Recent months have seen a former Marine from Indiana, a Tea Party activist from California and a nurse from Tennessee all arrested and charged in New York City for possession of firearms they had legal permits to carry back home. All were “nabbed” when they naively sought to check the weapon with security.
These innocents fell afoul of the nation’s toughest gun laws. But few New Yorkers know how those laws came to be.
The father of New York gun control was Democratic city pol “Big Tim “Sullivan — a state senator and Tammany Hall crook, a criminal overseer of the gangs of New York.
In 1911 — in the wake of a notorious Gramercy Park blueblood murder-suicide — Sullivan sponsored the Sullivan Act, which mandated police-issued licenses for handguns and made it a felony to carry an unlicensed concealed weapon.
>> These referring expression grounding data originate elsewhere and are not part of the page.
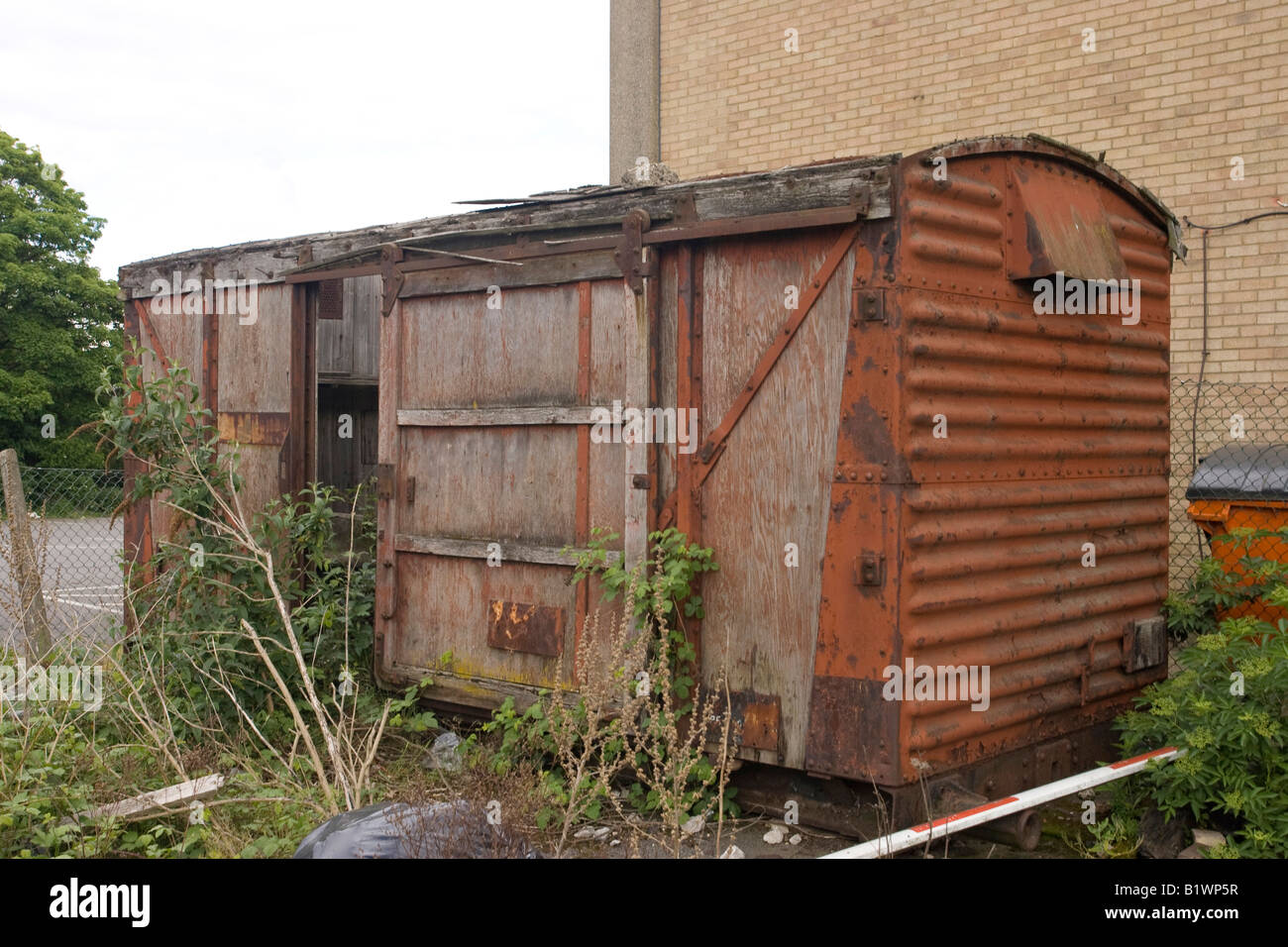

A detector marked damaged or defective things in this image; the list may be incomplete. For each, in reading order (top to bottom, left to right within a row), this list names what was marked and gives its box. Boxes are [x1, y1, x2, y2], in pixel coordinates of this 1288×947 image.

rusty railway wagon [123, 133, 1185, 814]
rusty metal patch [483, 602, 561, 654]
rusty metal panel [483, 602, 567, 654]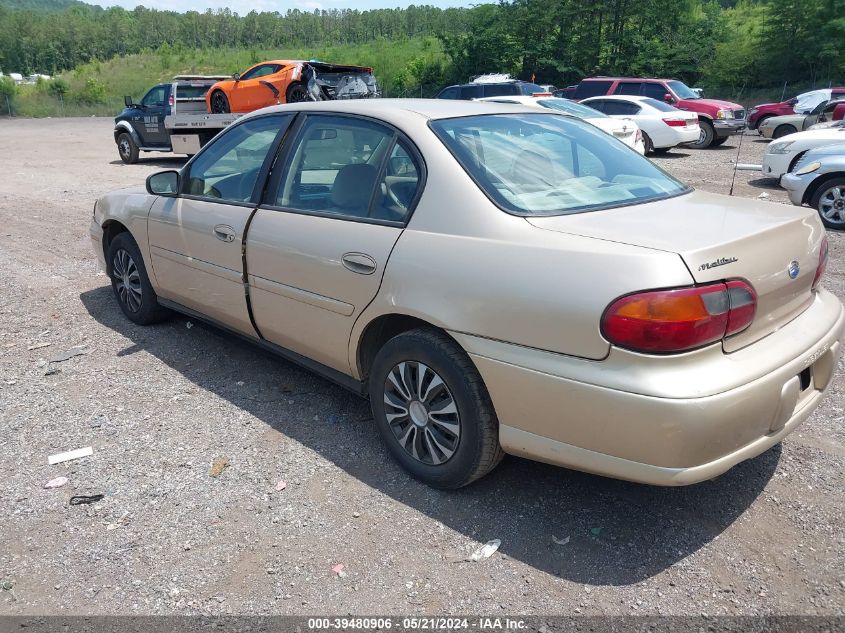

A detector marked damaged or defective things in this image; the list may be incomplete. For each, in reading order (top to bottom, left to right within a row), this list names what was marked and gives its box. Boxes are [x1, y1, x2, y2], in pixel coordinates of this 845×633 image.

damaged car [206, 59, 378, 113]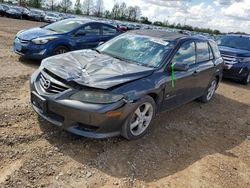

This was the heyday of the pre-Prohibition gangs, roving bands of violent toughs who terrorized ethnic neighborhoods and often fought pitched battles with police. In 1903, the Battle of Rivington Street pitted a Jewish gang, the Eastmans, against the Italian Five Pointers. When the cops showed up, the two underworld armies joined forces and blasted away, resulting in three deaths and scores of injuries. The public was clamoring for action against the gangs.
Problem was the gangs worked for Tammany. The Democratic machine used them as shtarkers (sluggers), enforcing discipline at the polls and intimidating the opposition. Gang leaders like Monk Eastman were even employed as informal “sheriffs,” keeping their turf under Tammany control.